Mouse anti ve cadherin monoclonal antibody

A monolayer of cells was seeded onto a microscope cover glass slide. After 30 min of treatment, the cells were fixed in 4% paraformaldehyde for 15 min followed by three washes with PBS. The cells were subsequently blocked with Superblock T20 (PBS) Blocking buffer (Thermo Fisher Scientific) for 1 h at room temperature.
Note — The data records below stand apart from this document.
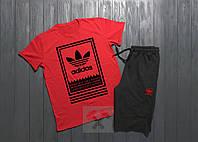Мужской комплект футболка и шорты, брендовый, хлопок высокого качества, все размеры (копия)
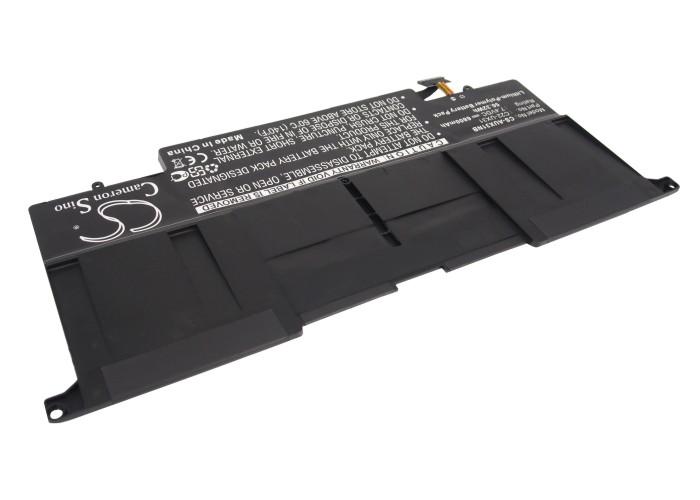 Cameron Sino baterie do notebooků pro ASUS Zenbook UX31A 7.4V Li-Polymer 6800mAh černá - neoriginální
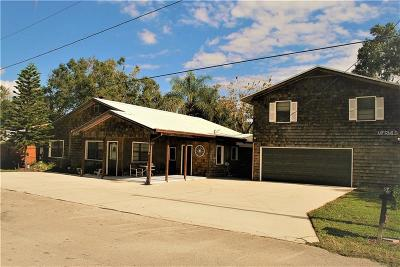 Haines City Single Family Home For Sale: 64 Perch Street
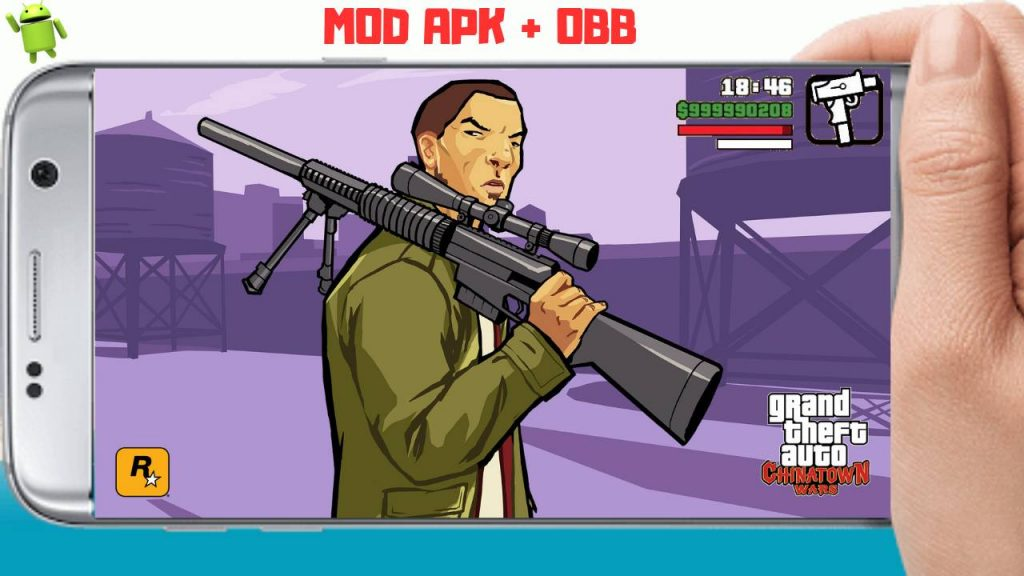 GTA Chinatown Wars Mod APK Unlimited Money and Ammo Download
To detect VE-cadherin, LC3 puncta localization, or the expression of the MIF receptors, a mouse anti-VE-cadherin monoclonal antibody (Beckman Coulter), a rabbit anti-LC3 polyclonal antibody (GeneTex), a goat anti-CD74 polyclonal antibody (SantaCruz), a rabbit anti-CXCR4 polyclonal antibody (GeneTex), or a rabbit anti-CXCR7 (GeneTex) polyclonal antibody (1:200 diluted in PBS) were incubated with the cells overnight at 4°C. After three washes with Tris-buffered saline-Tween 20 (TBST), the cells were incubated with an Alexa 488-conjugated goat anti-mouse IgG secondary antibody, an Alexa 594-conjugated goat anti-rabbit IgG secondary antibody or an Alexa 488-conjugated goat anti-rabbit IgG secondary antibody (Invitrogen, Carlsbad, Calif) (1:500 diluted) and Hoechst 33342 (Invitrogen) (1:3,000 diluted) for 1 h, and the slides were washed 3 times with PBS. The images were acquired using a confocal microscope (Olympus FluoView FV1000, Melville, NY).